Anna Wintour Taps Chloe Malle As Vogue Successor — But She's Still In Charge
HuffPost
Malle, 39, is the daughter of actor Candice Bergen and the late French director Louis Malle.
NEW YORK (AP) — Anna Wintour ended weeks of fashion-world speculation Tuesday when she named Chloe Malle her successor as head of editorial content at Vogue — but the most powerful person in the business isn’t going anywhere.
Wintour, 75, remains chief content officer for Condé Nast and global editorial director of American Vogue and its 28 other editions around the globe. Malle may be stepping into Wintour’s low-heeled slingbacks, but she’ll report to the original wearer while taking over day-to-day operations at the U.S. edition. And gone is the storied “editor-in-chief” title that Wintour held for nearly 40 years.
Malle, 39, is the daughter of actor Candice Bergen and the late French director Louis Malle. She joined Vogue as social editor in 2011, moved on to contributing editor in 2016 and has held her current position since 2023. In June, she interviewed the then-Lauren Sánchez ahead of her wedding to Jeff Bezos.
“Vogue has already shaped who I am, now I’m excited at the prospect of shaping Vogue,” Malle said in the announcement.

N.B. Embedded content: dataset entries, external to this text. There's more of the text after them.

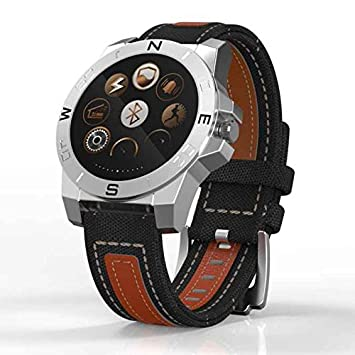 Bluetooth Smartwatch con Pantalla Táctil, Reloj Inteligente Diseño elegante,Smartwatch mejor,inteligente pantalla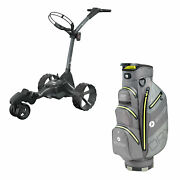 Motocaddy M7 Dhc 4 Wheel Golf Caddy Cart With Carrying Golf Club Cart Bag, Lime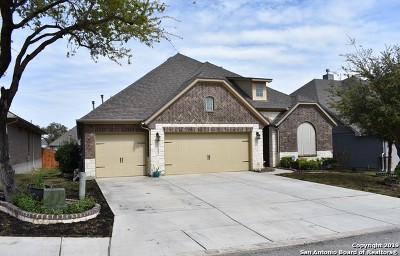 Alamo Ranch Single Family Home New: 11443 Wake Robin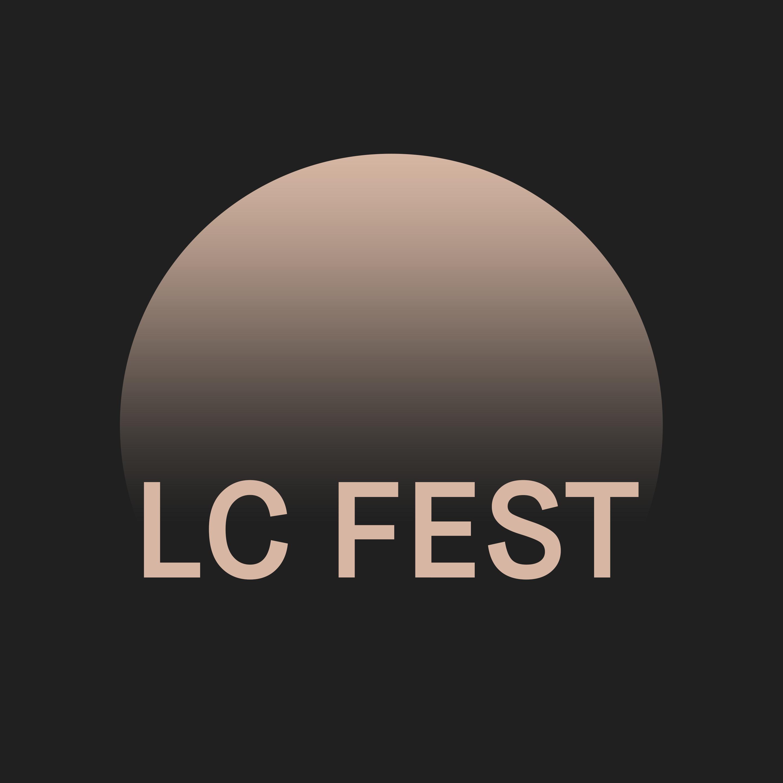 Loud Cave Fest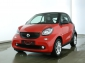 Smart ForTwo 52KW*Passion*Cool&Audio*Panoramadach*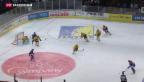 Video «Sieg für ZSC Lions» abspielen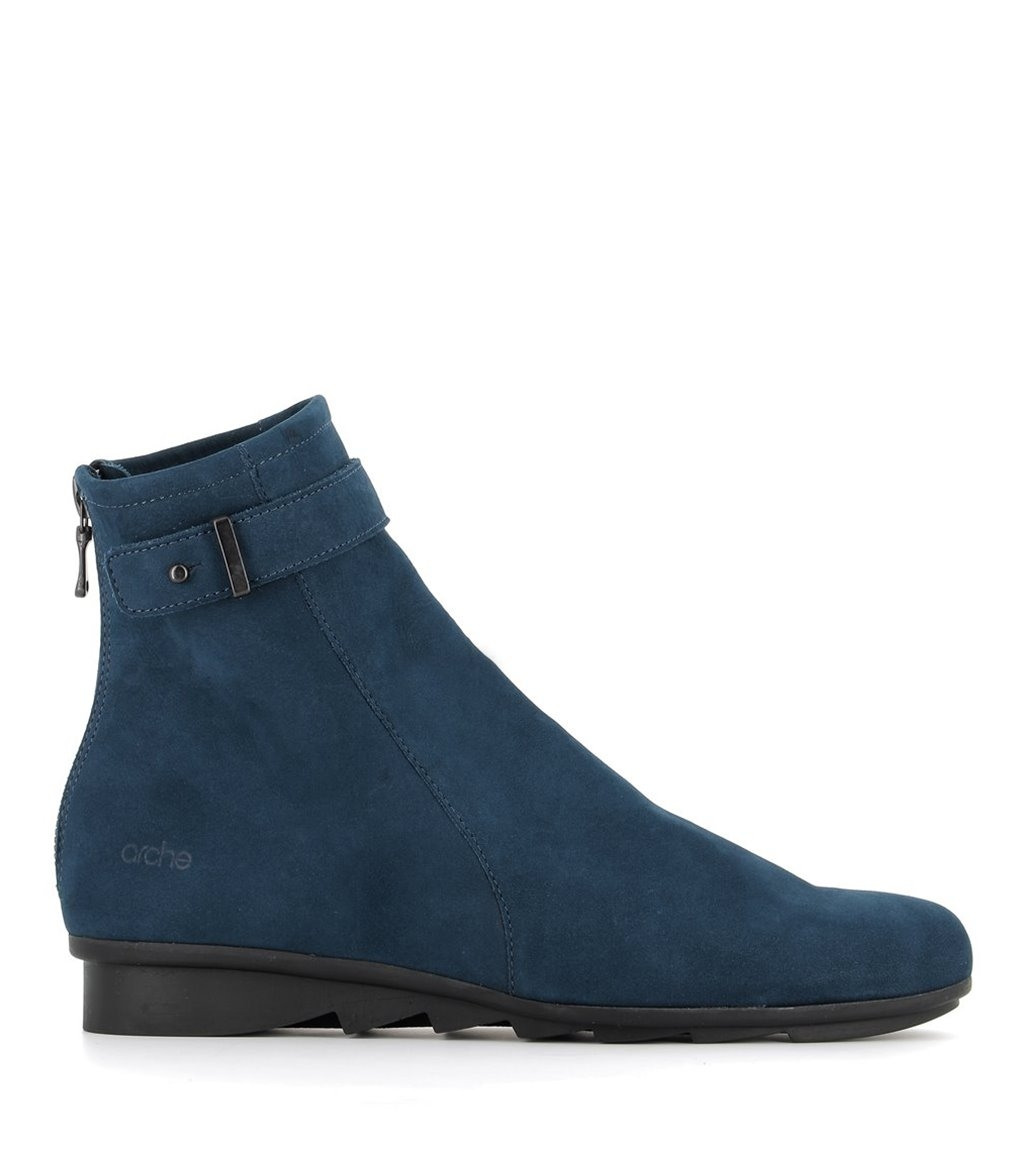 ankle boots bicool olma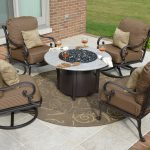 Aluminum Patio Conversation Sets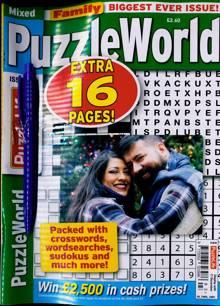 Puzzle World Magazine NO 93 Order Online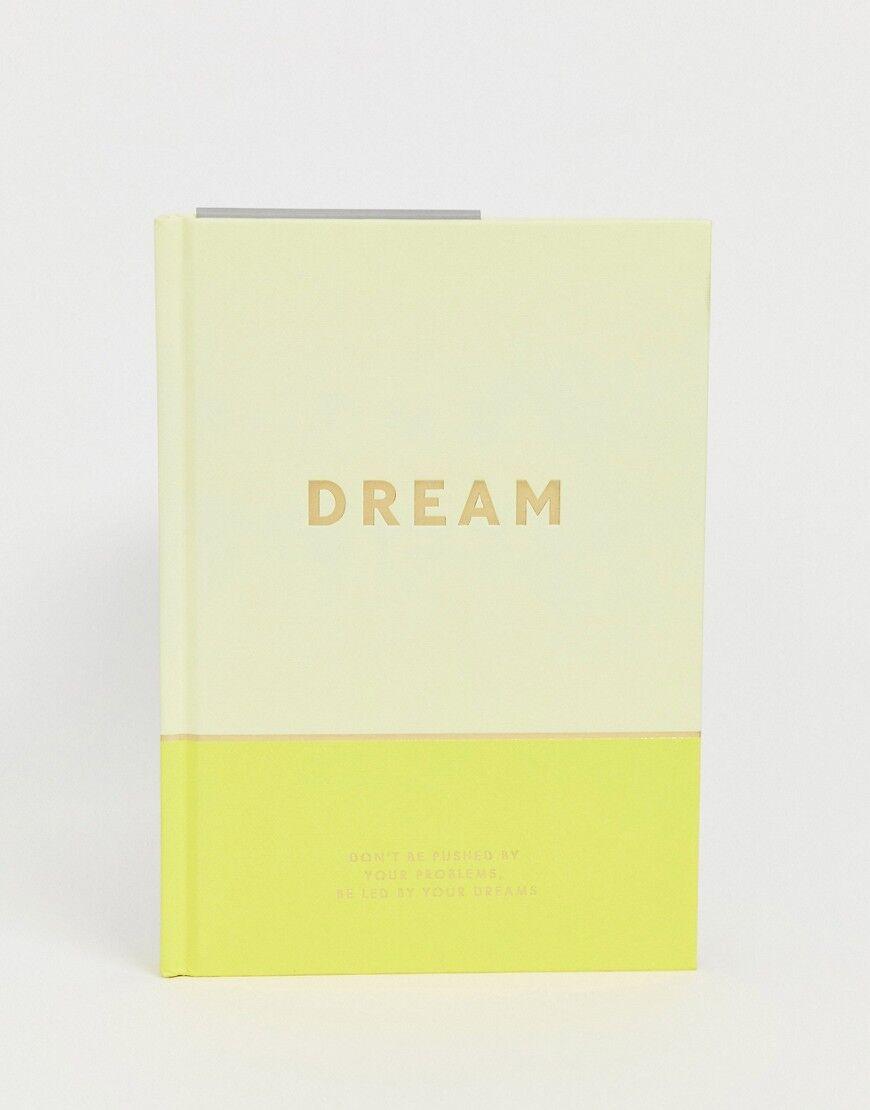 Kikki K kikki.K - 101 dreams - Journal de rêves - Multi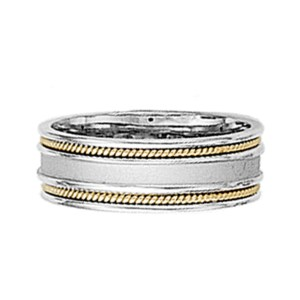 leo-ingwer-custom-wedding-bands-designer-front-GX273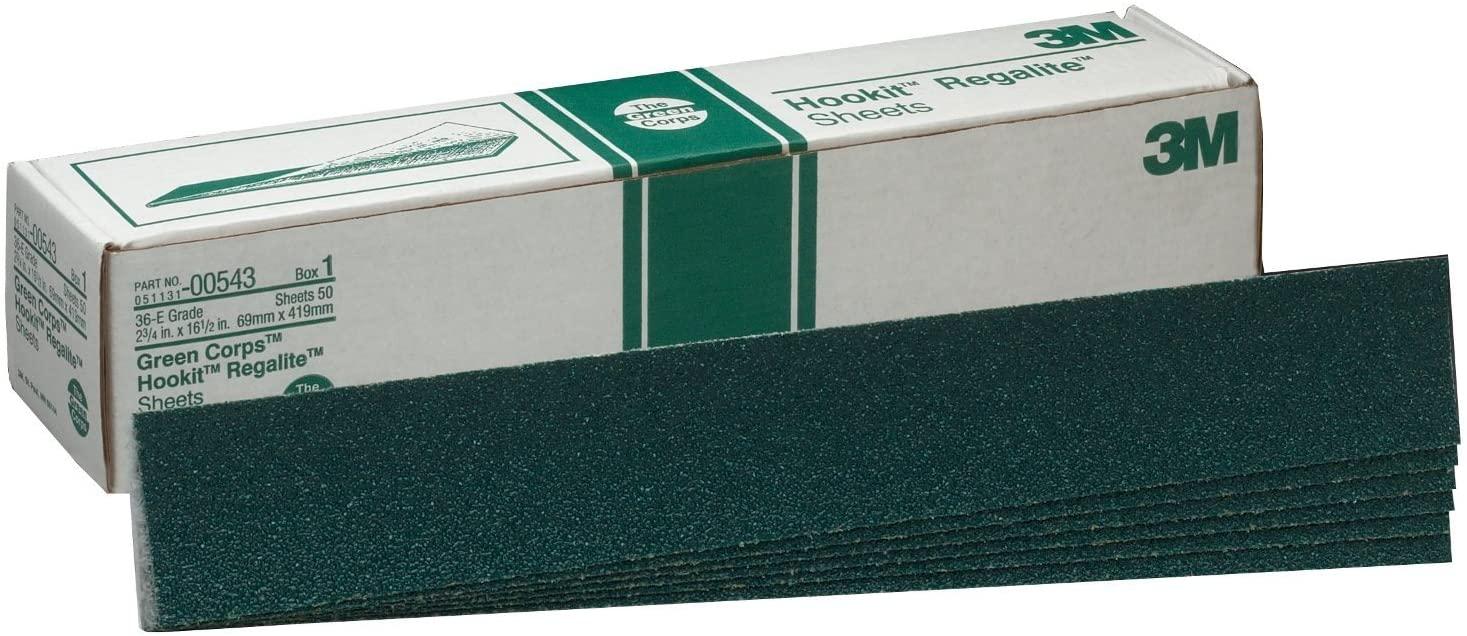 3M Green Corps Hookit Sheet, 00543, 36, 2-3/4 in x 16-1/2 in, 50 sheets per carton
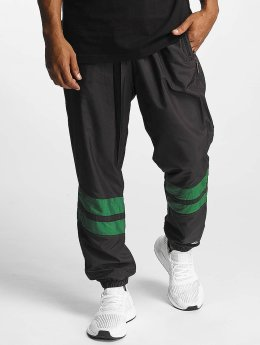 CHABOS IIVII Pantalone ginnico Cuggi nero
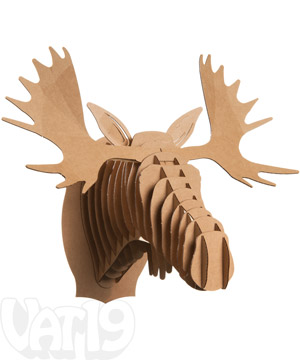 Cardboard safari animals moose - Cardboard moosehead ...
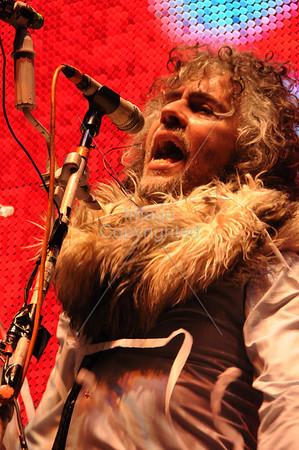 The Flaming Lips, Wayne Coyne, Party In The Park, Atlanta, GA. 2012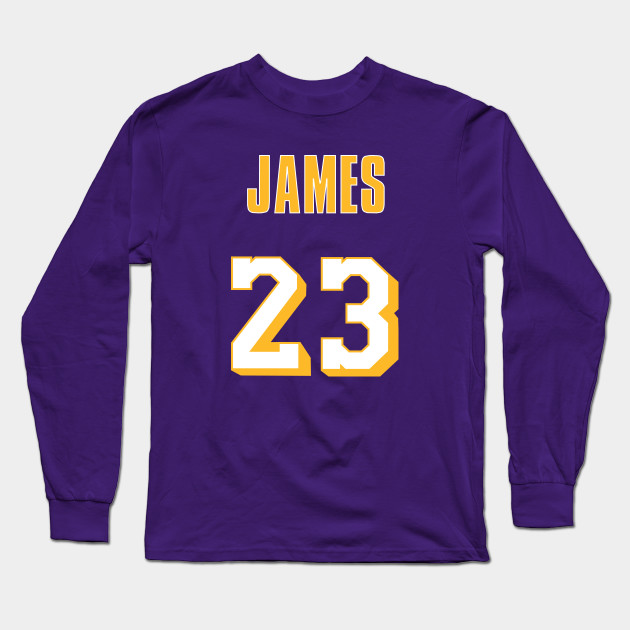 best loved 27ccb 1d943 LeBron James Throwback Lakers Jersey 2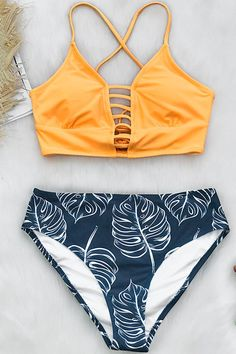 f61ef0fc196 YELLOW AND LEAVES PRINT BIKINI. Bikini BeachBikini TopsBikini SetSwimsuit  TopsPlus Size ...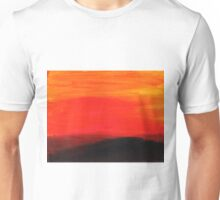 Red landscape minimal and abstract Unisex T-Shirt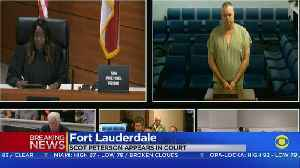 News video: Scot Peterson Makes First Appearance In Bond Court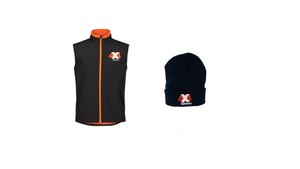 4x4 Indistress Men's Vest and Beanie Bundle | FREE Navy Stubbie Cooler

Since late June, when Wintour told staff that she was giving up that title, a handful of names to succeed her were tossed around. Among them were Eva Chen, vice president of fashion partnerships at Meta; Nicole Phelps, global director of Vogue Runway and Vogue Business; and Sara Moonves, editor-in-chief of W magazine. Other names that floated about soon after the job went up for grabs are Vogue’s fashion news director Mark Holgate, British Vogue’s head of editorial content Chioma Nnadi and Vogue.com’s digital style director Leah Faye Cooper. Malle and Nnadi co-host the Vogue podcast, “The Run-Through with Vogue.”